I have an 89 Buick Riviera. The outside cooling fan bracket is broke. They aren't available new and can't find one in a salvage yard. They are a black plastic, Anyone know a glue that I can fasten it back together with that will hold. Car runs great and gets 33 mpg. Besides it's the wife's car. And you know what they say "if mama ain't happy, nobody's happy"


----------



## ARI001 (Jun 26, 2009)

www.car-stuff.com should have what you need.


----------



## rusty baker (Feb 13, 2009)

Thanks, they don't have that part but I may be able to find some other stuff there.


----------



## Thurman (Feb 9, 2009)

The material you are referring to is actually "fiber filled resin". This only means that the material (plastic/resin) has small bits of fiberglass added to it for strength.
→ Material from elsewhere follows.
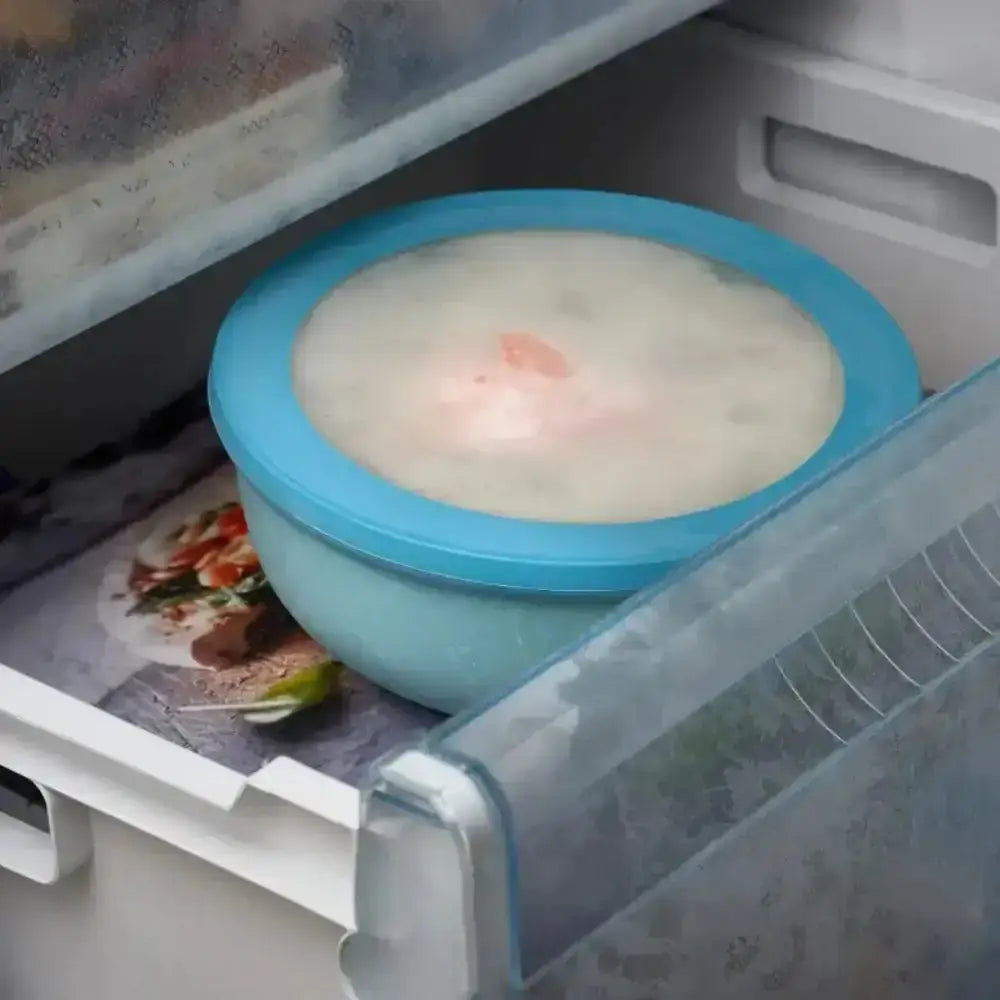 Mepal Cirqula deep light blue plastic bowl with matching lid containing frozen food from Nordic white set of 3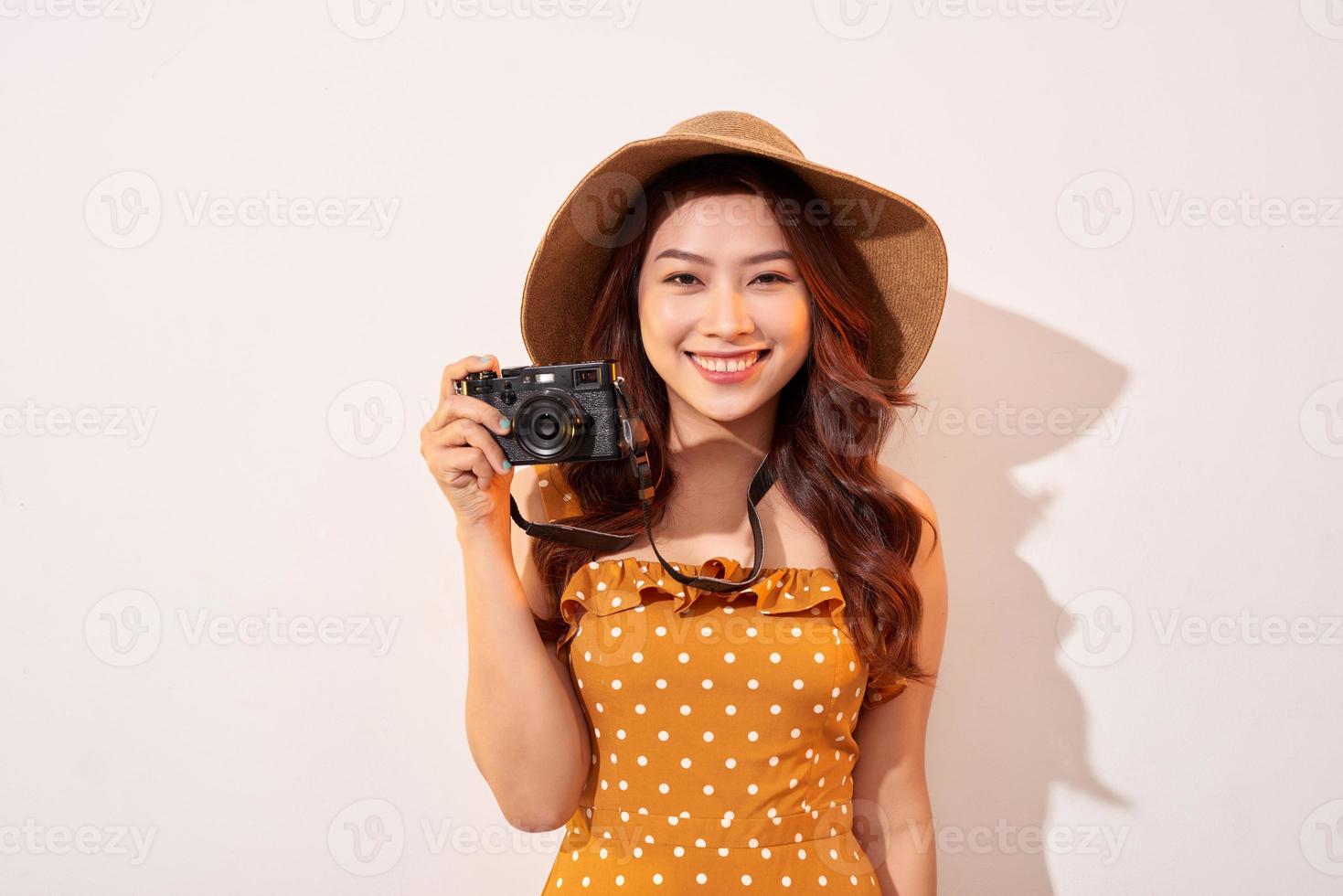 Portrait of cheerful smiling young woman taking photo with inspiration and wearing summer dress. Girl holding retro camera. Model posing on beige background in hat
The term "Plastic" is often used for a lot of materials, such as "Coke" is used to describe soft drinks. In my experience, you will need to find a good two part epoxy material for this repair. Read the information with the epoxy to find one that is compatible with "plastics". Clean the area to be repaired with something like MEK (Methyl-Ethyl Ketone) which can be found at most big box or paint stores, even laquer thinner will work, but not as good. This material has a strong odor, so use it outdoors or in a well ventilated area, and it dries quick. After it is cleaned good, align the parts as well as possible. Mix up your epoxy on something like a piece of cardboard, mixing well. Place the epoxy on both sides of the break, and at least 3/4" above and below the break. You are actually building a "cast" around the break which will remain there forever. Allow this to dry for at least 24 hours and I'll bet it will last the remaining life of the car. Good Luck, David


----------



## rusty baker (Feb 13, 2009)

Thanks, I'll try that.


----------



## DangerMouse (Jul 17, 2008)

if it were me, i'd cut pieces of sheet metal to cover both sides of the broken areas before gluing. pre-drill holes and then nut and bolt it to the break after applying glue for added strength.

just my 2¢

DM


----------



## rusty baker (Feb 13, 2009)

Thought about that, but the way it's shaped that's pretty much impossible. I may have found one 1000 miles from here in a salvage yard. Trying to get it shipped.


----------



## DangerMouse (Jul 17, 2008)

is that all? 1,000 miles? just hop on yer 10 speed bicycle and go pick it up! lol

DM


----------



## DIYtestdummy (Jan 16, 2008)

Cash 4 Clunkers eating up more of the used and hard-to-find parts market...


----------



## crecore (Nov 2, 2005)

I have drilled holes and used nylon tie wraps as well. Holds an epoxy in place to cure and adds strength; just leave them there.


----------



## Thurman (Feb 9, 2009)

One local salvage yard here is buying all of the "clunkers" being traded in that he can get from local dealers. From what he has told me, and from what two new car dealers here have told me: as long as the paper work has been done to _indicate _that one cylinder of the engine has been injected with this magical chemical (which by the way is liquid glass, which is derived from egg whites, and has been used for years to stop radiator leaks) then the vehicle may be sold at salvage. The local salvage dealer states that he has gotten some nice late model vehicles which will contain many really good spare parts once they are removed, cataloged, and stored. Thanks, David


----------



## rusty baker (Feb 13, 2009)

Finally found the parts and fixed it. But it wasn't cheap.


----------



## VickMachine (Aug 27, 2009)

You were smart to spend the money anyway?! :thumbsup:
Any Glue or Quick fix would most likely have had a bad effect on the blade balance (If it even held!?) Also would have caused vibration

:thumbup:


----------



## rusty baker (Feb 13, 2009)

Go to http://car-part.com/ to find parts in salvage yards. Great site.


----------